==== TEXT SEGMENT ====

But the dream crumbled. If you go to a doctor and that doctor doesn't help you, you're not going to trust that doctor. That's how I saw the justice system, the cops. They say they're there to serve and protect, they’re there for law and order. But it was like they wanted my brother and me to go to jail. They threw us away.
One night I was on my way to a party, and the police stopped the car I was in. They told us to lie with our faces in the gravel while they looked at our ID. They said that I was driving with a felon, which violated my parole. I pleaded with these people. Why am I going to jail? What is it accomplishing? Nothing, but it’s keeping me out of school. That really messed me up. I had to drop out of school. It was like crumbling. Like falling.
I’m not the only one. Instead of serving and protecting, the laws we have on the books throw people away. But I know the story could be different. These laws are made, and we can change them.
The only way I see to take a stand is for everyone to come together. Things would get better if the authorities would show people something other than harassment. Things would get better if people would speak against laws like the one that took my brother away for something so petty. Right now, the authorities see us as the enemy and we're looking at them as the enemy. But we've got to put the differences aside and come together on something good. You know what I'm saying?

====

__WRITTEN REQUEST__: Reproduce the personal account about losing trust in the justice system word for word, from its first sentence to its last.

==== MATERIAL ====

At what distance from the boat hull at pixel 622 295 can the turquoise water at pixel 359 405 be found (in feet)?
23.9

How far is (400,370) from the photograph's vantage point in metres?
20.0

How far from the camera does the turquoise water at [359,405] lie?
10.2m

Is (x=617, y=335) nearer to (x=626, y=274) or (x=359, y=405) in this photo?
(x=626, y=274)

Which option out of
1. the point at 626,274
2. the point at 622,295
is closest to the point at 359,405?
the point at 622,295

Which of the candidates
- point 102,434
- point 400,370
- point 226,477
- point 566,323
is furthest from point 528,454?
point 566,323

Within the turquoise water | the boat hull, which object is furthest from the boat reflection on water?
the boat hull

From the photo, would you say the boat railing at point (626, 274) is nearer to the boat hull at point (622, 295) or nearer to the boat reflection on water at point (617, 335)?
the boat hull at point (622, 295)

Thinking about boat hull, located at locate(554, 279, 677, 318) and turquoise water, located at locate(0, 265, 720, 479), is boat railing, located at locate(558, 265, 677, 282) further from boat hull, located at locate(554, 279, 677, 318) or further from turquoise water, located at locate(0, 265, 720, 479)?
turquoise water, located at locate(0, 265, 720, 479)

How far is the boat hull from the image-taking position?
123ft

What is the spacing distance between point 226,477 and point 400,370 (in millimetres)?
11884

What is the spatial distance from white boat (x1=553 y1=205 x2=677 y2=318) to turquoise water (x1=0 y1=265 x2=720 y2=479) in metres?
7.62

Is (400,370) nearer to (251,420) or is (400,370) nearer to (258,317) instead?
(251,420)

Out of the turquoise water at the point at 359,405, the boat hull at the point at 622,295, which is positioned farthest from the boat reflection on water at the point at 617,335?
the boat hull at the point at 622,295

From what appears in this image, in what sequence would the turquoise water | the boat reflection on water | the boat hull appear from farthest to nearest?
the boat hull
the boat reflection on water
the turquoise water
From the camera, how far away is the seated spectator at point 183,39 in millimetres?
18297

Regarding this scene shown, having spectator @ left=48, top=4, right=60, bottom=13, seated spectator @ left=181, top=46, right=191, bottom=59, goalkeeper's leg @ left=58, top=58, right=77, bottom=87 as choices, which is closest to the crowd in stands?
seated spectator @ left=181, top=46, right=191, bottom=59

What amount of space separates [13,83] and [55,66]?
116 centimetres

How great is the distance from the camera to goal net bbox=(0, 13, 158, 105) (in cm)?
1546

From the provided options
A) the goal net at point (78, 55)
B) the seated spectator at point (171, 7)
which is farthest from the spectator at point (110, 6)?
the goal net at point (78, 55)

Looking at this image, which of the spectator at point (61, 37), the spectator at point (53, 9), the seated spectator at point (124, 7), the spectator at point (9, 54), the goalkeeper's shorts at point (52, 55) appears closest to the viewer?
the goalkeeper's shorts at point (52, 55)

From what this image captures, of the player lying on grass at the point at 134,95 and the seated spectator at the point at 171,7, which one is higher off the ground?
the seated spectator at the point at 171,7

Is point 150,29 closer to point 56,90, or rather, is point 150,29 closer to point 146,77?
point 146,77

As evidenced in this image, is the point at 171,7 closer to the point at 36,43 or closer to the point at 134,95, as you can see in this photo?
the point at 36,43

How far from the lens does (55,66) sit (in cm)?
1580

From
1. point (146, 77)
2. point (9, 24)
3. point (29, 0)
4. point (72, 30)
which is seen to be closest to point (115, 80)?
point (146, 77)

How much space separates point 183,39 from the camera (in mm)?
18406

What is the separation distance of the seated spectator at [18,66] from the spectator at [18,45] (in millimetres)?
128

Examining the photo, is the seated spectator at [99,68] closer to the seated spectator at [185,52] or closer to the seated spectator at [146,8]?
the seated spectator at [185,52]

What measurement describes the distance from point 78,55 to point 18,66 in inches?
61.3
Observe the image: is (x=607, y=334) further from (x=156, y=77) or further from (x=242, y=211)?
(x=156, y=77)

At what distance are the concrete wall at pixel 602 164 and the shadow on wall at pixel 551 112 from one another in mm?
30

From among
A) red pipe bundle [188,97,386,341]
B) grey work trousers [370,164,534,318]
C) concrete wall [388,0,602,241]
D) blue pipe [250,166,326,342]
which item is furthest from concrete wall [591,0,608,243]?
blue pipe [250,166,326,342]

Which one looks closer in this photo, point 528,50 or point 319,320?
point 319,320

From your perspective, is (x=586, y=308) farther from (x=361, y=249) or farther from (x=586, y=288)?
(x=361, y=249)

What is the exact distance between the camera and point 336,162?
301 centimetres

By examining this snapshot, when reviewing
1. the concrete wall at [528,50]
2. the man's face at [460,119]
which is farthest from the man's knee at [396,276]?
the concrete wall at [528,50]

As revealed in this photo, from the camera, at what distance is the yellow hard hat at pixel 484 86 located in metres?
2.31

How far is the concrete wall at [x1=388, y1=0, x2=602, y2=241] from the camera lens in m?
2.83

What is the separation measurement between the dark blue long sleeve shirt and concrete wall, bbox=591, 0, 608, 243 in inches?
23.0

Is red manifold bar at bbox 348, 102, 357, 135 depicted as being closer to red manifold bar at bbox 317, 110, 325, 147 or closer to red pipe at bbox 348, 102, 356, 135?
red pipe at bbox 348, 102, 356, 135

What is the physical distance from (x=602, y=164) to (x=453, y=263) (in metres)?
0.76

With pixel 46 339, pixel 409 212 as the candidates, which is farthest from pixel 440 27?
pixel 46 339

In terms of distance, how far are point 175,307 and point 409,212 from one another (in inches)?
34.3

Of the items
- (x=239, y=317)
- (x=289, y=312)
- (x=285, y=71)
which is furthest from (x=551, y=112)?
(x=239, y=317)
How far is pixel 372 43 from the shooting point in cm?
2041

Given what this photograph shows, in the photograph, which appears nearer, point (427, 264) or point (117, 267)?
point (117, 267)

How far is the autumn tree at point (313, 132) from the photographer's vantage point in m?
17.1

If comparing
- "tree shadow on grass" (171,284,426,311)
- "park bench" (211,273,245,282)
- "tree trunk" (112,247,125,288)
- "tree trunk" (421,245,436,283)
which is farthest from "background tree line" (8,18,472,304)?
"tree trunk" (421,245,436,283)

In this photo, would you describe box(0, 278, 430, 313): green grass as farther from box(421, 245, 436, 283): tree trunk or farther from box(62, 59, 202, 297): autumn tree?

====

__OUTPUT__:
But the dream crumbled. If you go to a doctor and that doctor doesn't help you, you're not going to trust that doctor. That's how I saw the justice system, the cops. They say they're there to serve and protect, they’re there for law and order. But it was like they wanted my brother and me to go to jail. They threw us away.
One night I was on my way to a party, and the police stopped the car I was in. They told us to lie with our faces in the gravel while they looked at our ID. They said that I was driving with a felon, which violated my parole. I pleaded with these people. Why am I going to jail? What is it accomplishing? Nothing, but it’s keeping me out of school. That really messed me up. I had to drop out of school. It was like crumbling. Like falling.
I’m not the only one. Instead of serving and protecting, the laws we have on the books throw people away. But I know the story could be different. These laws are made, and we can change them.
The only way I see to take a stand is for everyone to come together. Things would get better if the authorities would show people something other than harassment. Things would get better if people would speak against laws like the one that took my brother away for something so petty. Right now, the authorities see us as the enemy and we're looking at them as the enemy. But we've got to put the differences aside and come together on something good. You know what I'm saying?